> **Text block**:
————

Wednesday, October 25, 2017

"Great Minds Think Alike," Part Three ~~ A "Comical Wednesday" Post


This time around, a short episode of "Comical Wednesday!" You're welcome.

He was created by an English author. He's only a boy, but he is destined to become an incredibly powerful wizard. His mother is dead. He has dark hair and wears glasses. He has an owl for a pet. He's met and/or been involved with most of the magical characters in the DC Comics Universe.


"Whoa! What was that last sentence? DC Comics Universe? Since when is or was Harry Potter involved in the DC Comics Universe?"

Well... He wasn't. But I'm not talking about Harry Potter. I'm talking about Tim Hunter.

"And who the hell is Tim Hunter?"

Tim Hunter was the star of several different DC Comics series and mini-series. He was created in 1990 by English author and comic book scribe, Neil Gaiman. He first appeared in the mini-series Books of Magic

Harry Potter was created by author J.K. Rowling. Rowling's first book in the series, Harry Potter and the Philosopher's Stone, was finished in 1995 and first appeared in print in 1997.


So, at this point you may very well be thinking, "All those similarities! Did J.K. Rowling rip off Neil Gaiman?"

————

> **Entries shown**:
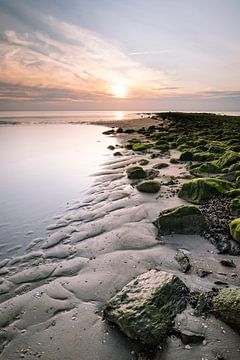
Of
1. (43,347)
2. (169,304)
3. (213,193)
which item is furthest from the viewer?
(213,193)

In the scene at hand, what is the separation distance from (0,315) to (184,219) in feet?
11.3

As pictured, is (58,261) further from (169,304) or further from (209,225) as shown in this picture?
(209,225)

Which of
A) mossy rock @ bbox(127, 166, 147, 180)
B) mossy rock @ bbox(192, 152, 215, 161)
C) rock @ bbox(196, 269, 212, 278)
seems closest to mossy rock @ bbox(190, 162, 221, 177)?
mossy rock @ bbox(127, 166, 147, 180)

————

> **Task requirements**:
1) Reproduce the Tim Hunter blog post word for word from "Wednesday, October 25, 2017" to "DC Comics Universe.".
2) Carry on the Tim Hunter blog post with the next part after its final line.
The items are unrelated to the Tim Hunter blog post.

> **Exercise results**:
1)
Wednesday, October 25, 2017

"Great Minds Think Alike," Part Three ~~ A "Comical Wednesday" Post


This time around, a short episode of "Comical Wednesday!" You're welcome.

He was created by an English author. He's only a boy, but he is destined to become an incredibly powerful wizard. His mother is dead. He has dark hair and wears glasses. He has an owl for a pet. He's met and/or been involved with most of the magical characters in the DC Comics Universe.

2)
Well, Neil Gaiman himself doesn't think so, although there have been reports to the contrary. Here's what he had to say on the subject back in 1998:

Back in November [1997] I was tracked down by a Scotsman journalist who had noticed the similarities between my Tim Hunter character and Harry Potter, and wanted a story. And I think I rather disappointed him by explaining that, no, I certainly didn't believe that Rowling had ripped off Books of Magic, that I doubted she'd read it and that it wouldn't matter if she had: I wasn't the first writer to create a young magician with potential, nor was Rowling the first to send one to school. It's not the ideas, it's what you do with them that matters.

And I'm not going to add anything to that. Besides, I promised this would be a relatively short post!

Thanks for your time.

18 comments:

  1. True, it is what you do with them. Even if they look very very very suspicious at times.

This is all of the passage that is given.